Page excerpt Start Marker

Monday, November 02, 2015

After Eight Laterals, Some Want to Keep Going Back

On Saturday night I was up watching the World Series when I saw a score for the Miami-Duke college football game. It was late in the fourth quarter, and Miami had a 24-19 lead.

I’m not much of a college football fan, actually, and only have an occasional interest in rooting on my alma mater, UNC-Chapel Hill. (Am much more into college b-ball, although even there I tend to prefer the NBA.) Aware that the Heels and Duke are battling for the top spot in the Coastal Division, I nonetheless decided to switch over to see the end of the game.

I got to see Duke conduct what appeared to be a fairly strange drive that went 80 yards in less than two minutes, conspicuously marked by three defensive pass interference calls including a couple in which the flags were thrown very late. Inside the last half-minute there was some strangeness from the refs having to do with adding time to the clock. Then the final play -- a one-yard QB sneak for a score -- didn’t even appear to be a touchdown although there were no decent replays available to confirm one way or another.

Page excerpt End Marker
Source data Start Marker

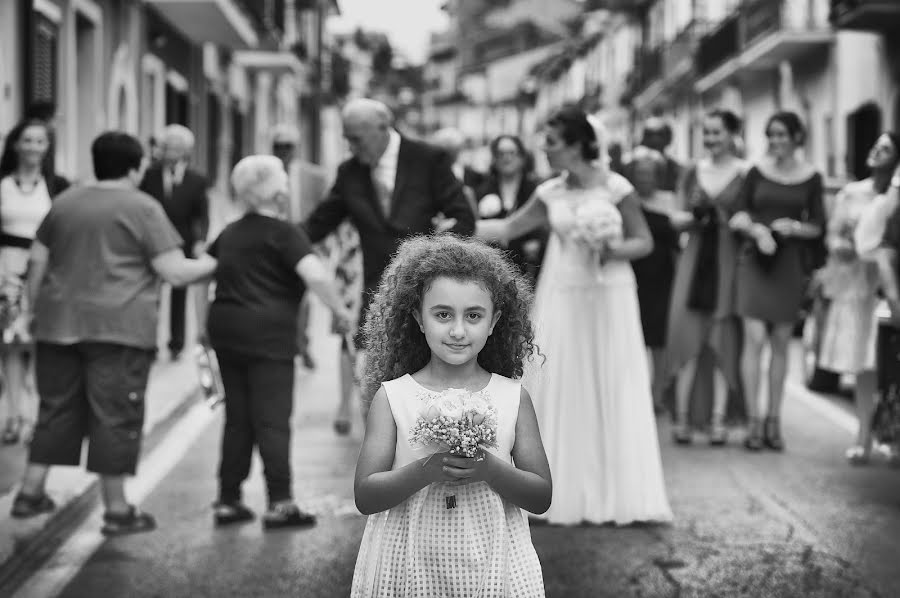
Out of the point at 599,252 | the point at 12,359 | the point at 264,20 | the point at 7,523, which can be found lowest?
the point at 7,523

Source data End Marker
Source data Start Marker

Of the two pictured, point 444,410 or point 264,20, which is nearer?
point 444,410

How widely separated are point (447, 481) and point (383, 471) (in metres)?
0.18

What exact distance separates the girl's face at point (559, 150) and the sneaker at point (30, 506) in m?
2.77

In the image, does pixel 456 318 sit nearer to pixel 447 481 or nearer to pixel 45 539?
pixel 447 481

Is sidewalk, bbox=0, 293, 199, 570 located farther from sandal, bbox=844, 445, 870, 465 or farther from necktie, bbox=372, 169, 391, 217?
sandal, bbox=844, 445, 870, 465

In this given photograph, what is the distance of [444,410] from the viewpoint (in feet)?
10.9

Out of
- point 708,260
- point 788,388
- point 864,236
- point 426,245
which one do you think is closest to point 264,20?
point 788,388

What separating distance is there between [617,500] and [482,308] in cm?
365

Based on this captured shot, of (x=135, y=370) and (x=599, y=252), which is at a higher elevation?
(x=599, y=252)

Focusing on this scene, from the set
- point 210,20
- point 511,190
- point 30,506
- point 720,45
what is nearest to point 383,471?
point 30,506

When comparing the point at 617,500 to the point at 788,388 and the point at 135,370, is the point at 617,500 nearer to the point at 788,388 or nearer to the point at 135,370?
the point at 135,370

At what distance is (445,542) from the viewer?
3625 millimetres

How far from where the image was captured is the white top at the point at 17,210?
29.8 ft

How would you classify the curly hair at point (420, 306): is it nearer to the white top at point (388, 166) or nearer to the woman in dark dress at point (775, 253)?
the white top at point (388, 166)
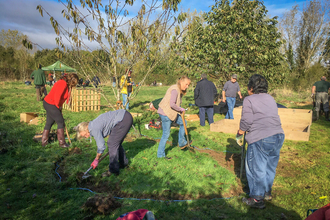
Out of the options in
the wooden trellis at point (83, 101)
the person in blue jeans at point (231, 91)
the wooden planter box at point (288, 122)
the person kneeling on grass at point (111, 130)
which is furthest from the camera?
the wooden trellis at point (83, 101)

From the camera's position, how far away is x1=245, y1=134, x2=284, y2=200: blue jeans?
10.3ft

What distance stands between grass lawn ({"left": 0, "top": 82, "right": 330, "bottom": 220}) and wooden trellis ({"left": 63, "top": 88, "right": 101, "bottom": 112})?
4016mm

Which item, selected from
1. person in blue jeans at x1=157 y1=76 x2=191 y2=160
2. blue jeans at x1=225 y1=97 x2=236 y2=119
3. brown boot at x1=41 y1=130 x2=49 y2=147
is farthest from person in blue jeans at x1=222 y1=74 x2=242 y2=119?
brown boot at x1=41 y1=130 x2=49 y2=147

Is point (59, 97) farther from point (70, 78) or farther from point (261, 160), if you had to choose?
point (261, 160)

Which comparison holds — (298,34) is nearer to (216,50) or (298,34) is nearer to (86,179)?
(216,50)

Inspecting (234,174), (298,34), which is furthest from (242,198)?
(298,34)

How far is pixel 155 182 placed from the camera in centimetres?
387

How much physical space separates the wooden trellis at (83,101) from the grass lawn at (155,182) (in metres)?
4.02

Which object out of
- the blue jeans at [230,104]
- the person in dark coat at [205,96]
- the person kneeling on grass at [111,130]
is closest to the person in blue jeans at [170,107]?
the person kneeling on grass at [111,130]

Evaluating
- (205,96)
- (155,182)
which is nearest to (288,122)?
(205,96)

Source data End Marker

• [What to do]
a – Rewrite the paragraph of the Miami-Duke game post that begins "I got to see Duke conduct" as a short list that keeps its main facts.
b – Based on the Miami-Duke game post, decide whether each statement agrees with it. Answer yes or no, and quote the deciding words.
(i) The writer's alma mater is UNC-Chapel Hill.
(ii) The writer prefers college basketball to the NBA.
(iii) Duke's final drive covered 80 yards.
c – Continue the Miami-Duke game post, starting after its last sentence.

• [Answers to each task]
a –
- Duke made an unusual drive of 80 yards in under two minutes.
- The drive included three defensive pass interference calls, and in a couple of them the flags came very late.
- In the last half-minute, the referees did something odd about adding time to the clock.
- The final play was a one-yard QB sneak for a score. It did not seem to be a touchdown, but no good replays were available to settle it.

b –
(i) Yes: "rooting on my alma mater, UNC-Chapel Hill"
(ii) No: "even there I tend to prefer the NBA"
(iii) Yes: "went 80 yards in less than two minutes"

c –
I’ll fully admit to being a biased observer, rooting against Duke and feeling fairly dismayed to see them grab the lead -- unfairly, it seemed! -- with just six seconds left, then add a two-point conversion to go up 27-24. Then came the play which you’ve all heard about by now, the truly manic, eight-lateral kickoff return ending in a Miami score to win the game for the Hurricanes, 30-27.

Was kind of nutty to watch happen live, especially after those many backward passes had carried Miami all the way back inside their own five-yard line before the dramatic, rumbling rush down the sideline finally commenced. Of course the whole while I was holding my breath, frankly expecting a flag to be thrown to break the spell and snuff out the result. I didn’t find out until later Miami had been penalized an incredible 23 times (to just five for Duke), but somehow they escaped getting nabbed a 24th time.

There was about a 10-minute long review of the play, causing suspense regarding it to linger still further, with the ref committing his own false start of an explanation once before coming back to clarify the ruling. From there Miami’s team and fans rejoiced, and the immersive investigation of all facets of the final play commenced over social media with Zapruder-like scrutiny until several violations were identified, including multiple missed penalties and a moment when a player might have been declared down.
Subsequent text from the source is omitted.